Towards the Australian Data Commons: A proposal for an Australian National Data Service. The ANDS Technical Working Group. October 2007.

This paper, among other topics, discusses the reasons to focus on data management, the issues, and the programs to deliver the data. While the paper looks specifically at a national data service, there are aspects that are useful for local digital preservation. Here are some interesting notes from it.

  • Important activities include identifying and deploying policies and technologies to allow users to gain seamless access to data collected within multiple institutionally operated repositories.
  • The intent is to provide common services to support research to make it easier to discover, access, use, analyze, and combine digital resources as part of their activities. They should also support and advise researchers and research data managers about appropriate digital preservation strategies.
  • We are in a data deluge. It can only continue and grow in intensity as the number, frequency and resolution of data sources rises and as information becomes universally ‘born digital’.
  • Data is an increasingly important and expensive ingredient of research activities and needs increasing attention to be managed efficiently and effectively.
  • The sponsors of data capture and care should help determine the accessibility of the data
  • Not everyone can use the same solution, so there may need to be multiple responses.
  • There should be a registry of repositories with services offered
  • Provide assistance to others on adopting the plans and getting the service they need.
  • Collecting and managing the metadata is critical. Best to collect early and automatically.

The data service believes it can contribute most effectively by developing services and activities that enable stewardship within multiple federations of data management and data user communities.

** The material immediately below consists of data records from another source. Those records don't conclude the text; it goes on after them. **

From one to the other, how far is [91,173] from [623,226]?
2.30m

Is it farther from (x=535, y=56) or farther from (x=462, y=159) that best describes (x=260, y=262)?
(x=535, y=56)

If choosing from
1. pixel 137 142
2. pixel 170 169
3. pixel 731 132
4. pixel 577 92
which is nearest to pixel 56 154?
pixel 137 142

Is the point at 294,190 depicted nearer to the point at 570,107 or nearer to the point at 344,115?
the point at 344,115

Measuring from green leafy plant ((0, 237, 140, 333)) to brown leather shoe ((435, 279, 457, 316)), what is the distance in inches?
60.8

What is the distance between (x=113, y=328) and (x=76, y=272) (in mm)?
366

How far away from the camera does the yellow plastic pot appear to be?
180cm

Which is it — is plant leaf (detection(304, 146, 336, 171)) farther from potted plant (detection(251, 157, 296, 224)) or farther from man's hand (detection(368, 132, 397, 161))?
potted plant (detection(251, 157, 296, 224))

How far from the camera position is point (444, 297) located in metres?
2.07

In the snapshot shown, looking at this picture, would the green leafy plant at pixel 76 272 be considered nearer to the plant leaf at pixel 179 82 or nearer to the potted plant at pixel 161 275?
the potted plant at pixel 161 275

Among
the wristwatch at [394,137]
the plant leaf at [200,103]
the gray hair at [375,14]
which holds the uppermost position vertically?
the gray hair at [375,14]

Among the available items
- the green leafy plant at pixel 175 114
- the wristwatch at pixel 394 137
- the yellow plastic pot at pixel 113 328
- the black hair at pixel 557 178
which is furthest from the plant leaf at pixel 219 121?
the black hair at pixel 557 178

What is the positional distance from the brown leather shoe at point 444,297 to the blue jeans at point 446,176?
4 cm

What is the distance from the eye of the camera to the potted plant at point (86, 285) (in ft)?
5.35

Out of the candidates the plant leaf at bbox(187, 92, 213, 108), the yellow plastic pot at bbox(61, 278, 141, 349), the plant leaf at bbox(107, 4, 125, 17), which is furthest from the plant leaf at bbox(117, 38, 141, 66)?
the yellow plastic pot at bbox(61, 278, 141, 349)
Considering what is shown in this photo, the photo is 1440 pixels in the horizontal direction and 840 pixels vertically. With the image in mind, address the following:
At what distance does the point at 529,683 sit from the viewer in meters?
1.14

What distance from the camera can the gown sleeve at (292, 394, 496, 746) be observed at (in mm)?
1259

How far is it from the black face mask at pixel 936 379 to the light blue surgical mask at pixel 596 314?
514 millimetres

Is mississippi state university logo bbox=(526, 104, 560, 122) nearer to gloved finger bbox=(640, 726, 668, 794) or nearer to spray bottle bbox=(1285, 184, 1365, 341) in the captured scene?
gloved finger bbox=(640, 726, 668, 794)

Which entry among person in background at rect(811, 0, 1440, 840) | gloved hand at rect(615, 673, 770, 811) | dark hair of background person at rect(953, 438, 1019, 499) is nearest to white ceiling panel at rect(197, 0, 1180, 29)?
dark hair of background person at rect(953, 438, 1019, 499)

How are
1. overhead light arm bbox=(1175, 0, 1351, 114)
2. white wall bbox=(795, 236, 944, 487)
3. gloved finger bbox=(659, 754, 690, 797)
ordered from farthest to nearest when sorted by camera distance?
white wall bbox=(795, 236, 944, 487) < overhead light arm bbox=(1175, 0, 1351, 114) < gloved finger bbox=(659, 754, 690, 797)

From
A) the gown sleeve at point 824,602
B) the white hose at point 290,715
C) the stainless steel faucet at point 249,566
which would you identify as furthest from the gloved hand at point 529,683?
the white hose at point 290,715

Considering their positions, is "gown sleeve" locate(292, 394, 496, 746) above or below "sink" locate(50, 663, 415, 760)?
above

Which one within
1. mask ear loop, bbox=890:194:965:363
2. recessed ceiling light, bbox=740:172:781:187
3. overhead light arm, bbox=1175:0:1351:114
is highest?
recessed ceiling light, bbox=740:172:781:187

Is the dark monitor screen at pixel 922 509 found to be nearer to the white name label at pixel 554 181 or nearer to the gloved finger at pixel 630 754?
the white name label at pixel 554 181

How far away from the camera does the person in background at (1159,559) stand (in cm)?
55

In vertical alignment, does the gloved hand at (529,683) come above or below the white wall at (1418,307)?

In ten years time, it will be successful if:

  • A data commons exists in a network of research repositories and the data is discoverable;
  • Researchers and data managers perform well with well formed data management policies;
  • More research data is routinely deposited into stable, accessible and sustainable environments;
  • More people have relevant expertise in data management


Stewardship of digital resources involves both preservation and curation. Preservation entails standards-based, active management practices that guide data throughout the research life cycle, as well as ensure the long-term usability of these digital resources. Curation involves ways of organizing, displaying, and repurposing preserved data.